Friedman, Hayek and other likely lead the counter view beginning in earnest in the 1950‘s, the view became more mainstream in the 1980’s, and likely the trend has finally become balanced with the prior dominate view of big government.
The odd item being that big government, the prior dominate view, revealed itself as fallacy through an observation put forth by Friedman, in that, the intentions of big government in fact produced big government miserable results.
“One of the great mistakes is to judge policies and programs by their intentions rather than their results“. - Milton Friedman
"Waiting in the wings is a dynamic private sector that is just waiting to pounce once the public sector begins to weaken..."
ReplyDeleteKeep telling yourself that, fellas.
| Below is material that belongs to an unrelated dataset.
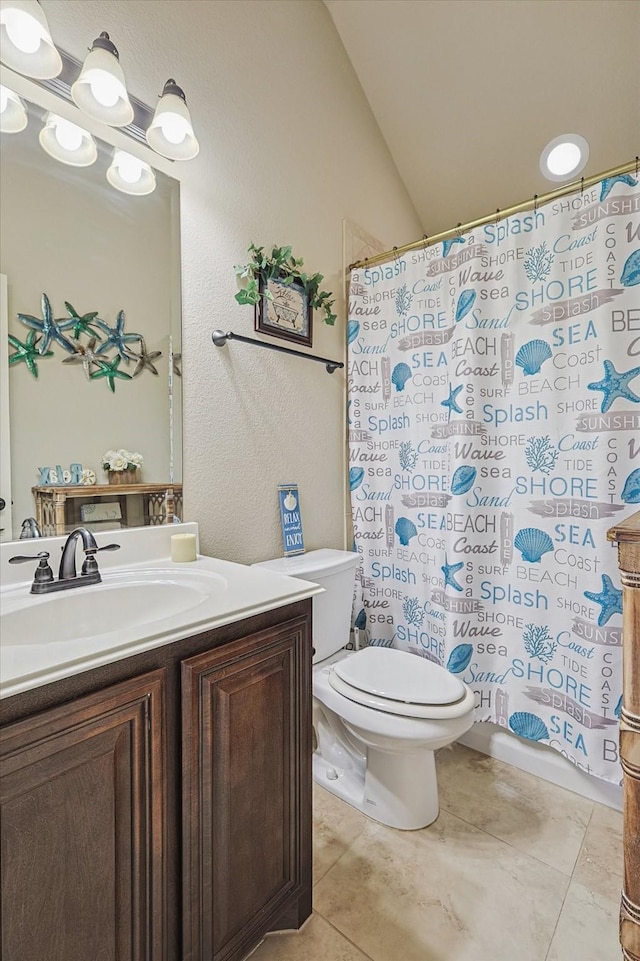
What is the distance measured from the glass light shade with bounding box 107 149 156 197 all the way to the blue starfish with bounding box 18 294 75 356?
41cm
Procurements float your boat.
University of Michigan consumer sentiment survey this morning makes for grim reading, as does the Empire manufacturing. Yet, my guess it that for the next few weeks all the action will take place in Europe. The end game seems to be afoot. Merkel with all here "skills" seems to be between a rock and a hard place!
ReplyDeleteWatch the Euro from hereon. MY guess is that the USD will take on strength as the Euro area drops rates (pressure is building on ECB). Impact on U.S. companies of stronger USD will be fall off in earnings (weakness of USD has often been to benefit earnings of US Cos). September should be facinationg!
Gentlemen, be careful.
ReplyDeleteYou may just be rationalizing your emotions. The stock market is a barometer, not a thermometer.
I should think that all the bad news was priced into the market last week. Now we look forward.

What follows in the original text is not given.